Фрагмент текста
++++++++++

Геннадий Оболенский - Император Павел I
Люди, близкие к Петру III, «ищут способы» для поднятия его пошатнувшегося авторитета — издаются указы о снижении стоимости соли, об учреждении банка, о ликвидации «Тайной розыскных дел канцелярии». В манифесте по этому поводу, в частности, говорилось: «…всем известно, что к учреждению тайных розыскных канцелярий, сколько разных имен им ни было, побудили вселюбезнейшего нашего деда, государя императора Петра Великого, монарха великодушного и человеколюбивого, тогдашних времен обстоятельства и не исправленные еще в народе нравы. С того времени от часу меньше становилось надобности в помянутых канцеляриях; но как тайная канцелярия всегда оставалась в своей силе, то злым, подлым и бездельным людям подавался способ или ложными затеями протягивать вдаль заслуженные ими казни и наказания, или же злостнейшими клеветами обносить своих начальников или неприятелей. Вышеупомянутая тайная розыскных дел канцелярия уничтожается отныне навсегда, а дела оной имеют быть взяты в Сенат, но за печатью к вечному забвению в архив положатся… Ненавистное выражение, а именно «слово и дело» не долженствует отныне значить ничего, и мы запрещаем: не употреблять оного никому; о сем, кто отныне оное употребит в пьянстве или в драке или избегая побоев или наказания, таковых тотчас наказывать так, как от полиции наказываются озорники и бесчинщики».

++++++++++

Исходные данные
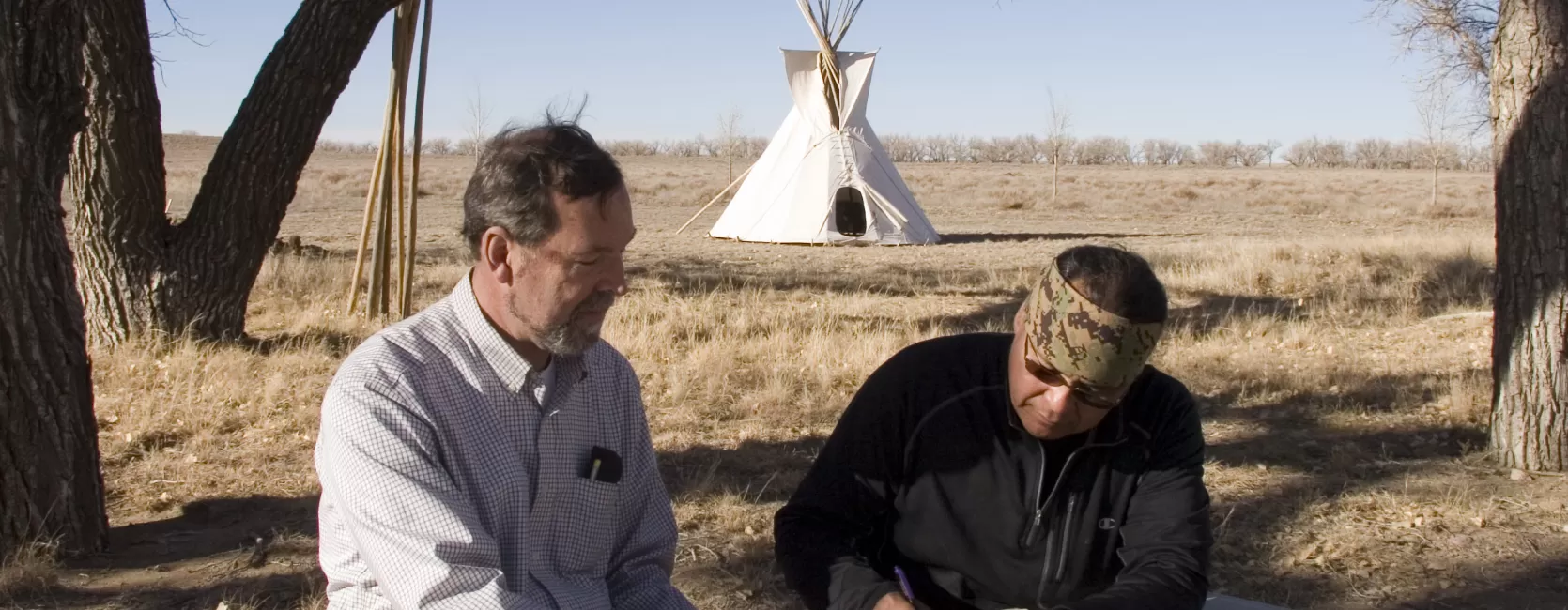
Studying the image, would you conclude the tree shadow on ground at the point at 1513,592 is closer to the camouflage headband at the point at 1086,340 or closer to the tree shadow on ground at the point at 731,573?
the tree shadow on ground at the point at 731,573

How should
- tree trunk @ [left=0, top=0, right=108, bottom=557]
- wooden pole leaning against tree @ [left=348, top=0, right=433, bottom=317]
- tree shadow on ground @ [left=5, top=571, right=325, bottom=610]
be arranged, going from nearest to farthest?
1. tree shadow on ground @ [left=5, top=571, right=325, bottom=610]
2. tree trunk @ [left=0, top=0, right=108, bottom=557]
3. wooden pole leaning against tree @ [left=348, top=0, right=433, bottom=317]

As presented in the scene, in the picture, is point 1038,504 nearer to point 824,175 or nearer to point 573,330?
point 573,330

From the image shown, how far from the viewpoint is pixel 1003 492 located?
223 cm

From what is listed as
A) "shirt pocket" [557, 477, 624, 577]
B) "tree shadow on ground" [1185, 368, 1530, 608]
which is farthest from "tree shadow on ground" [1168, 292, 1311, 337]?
"shirt pocket" [557, 477, 624, 577]

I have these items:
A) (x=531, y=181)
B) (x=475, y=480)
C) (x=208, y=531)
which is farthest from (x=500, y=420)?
(x=208, y=531)

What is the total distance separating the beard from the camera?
2.03 meters

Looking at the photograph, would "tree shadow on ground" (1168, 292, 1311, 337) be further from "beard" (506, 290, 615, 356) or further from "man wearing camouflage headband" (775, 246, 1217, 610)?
"beard" (506, 290, 615, 356)

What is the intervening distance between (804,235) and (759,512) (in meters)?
12.3

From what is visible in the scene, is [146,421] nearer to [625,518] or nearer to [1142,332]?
[625,518]

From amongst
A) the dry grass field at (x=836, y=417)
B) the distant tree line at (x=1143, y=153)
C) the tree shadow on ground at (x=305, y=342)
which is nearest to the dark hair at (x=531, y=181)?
the dry grass field at (x=836, y=417)

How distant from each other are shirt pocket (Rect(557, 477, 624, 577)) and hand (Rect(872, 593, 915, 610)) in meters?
0.48

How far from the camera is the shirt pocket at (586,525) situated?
210 centimetres

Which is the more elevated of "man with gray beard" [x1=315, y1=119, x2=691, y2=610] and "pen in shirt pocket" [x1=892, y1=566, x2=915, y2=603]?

++++++++++

Задания
A. Установите, соответствуют ли фрагменту о манифесте Петра III следующие утверждения: (i) дела упраздняемой канцелярии передаются в Сенат; (ii) манифест допускает употребление выражения «слово и дело» во время драки; (iii) среди упомянутых указов есть указ о повышении стоимости соли. По каждому утверждению ответьте «да» или «нет» и приведите точную цитату из фрагмента, на которой основан ответ.
B. Допишите следующую часть фрагмента о манифесте Петра III, начав сразу после его последнего предложения.
Строки к этой работе отношения не имеют.

Ответы на задания
A.
(i) Да: «дела оной имеют быть взяты в Сенат».
(ii) Нет: «кто отныне оное употребит в пьянстве или в драке или избегая побоев или наказания, таковых тотчас наказывать».
(iii) Нет: «издаются указы о снижении стоимости соли».

B.
18 февраля 1762 года обнародуется указ «О вольности дворянской». Отныне «дворянам службу продолжать по своей воле, сколько и где пожелает, и когда военное время будет, то оные все явиться должны на таком основании, как и в Лифляндии с дворянами поступается…». Раньше дворяне обязаны были служить государю «пожизненной службой двором и поместьем» (землей и людьми), теперь же «в России появилось сословие, имеющее права и не имеющее обязанностей, — замечает Ключевский, — по требованию исторической логики на другой день после издания этого манифеста следовало отменить и крепостное право, дав вольность и крестьянам».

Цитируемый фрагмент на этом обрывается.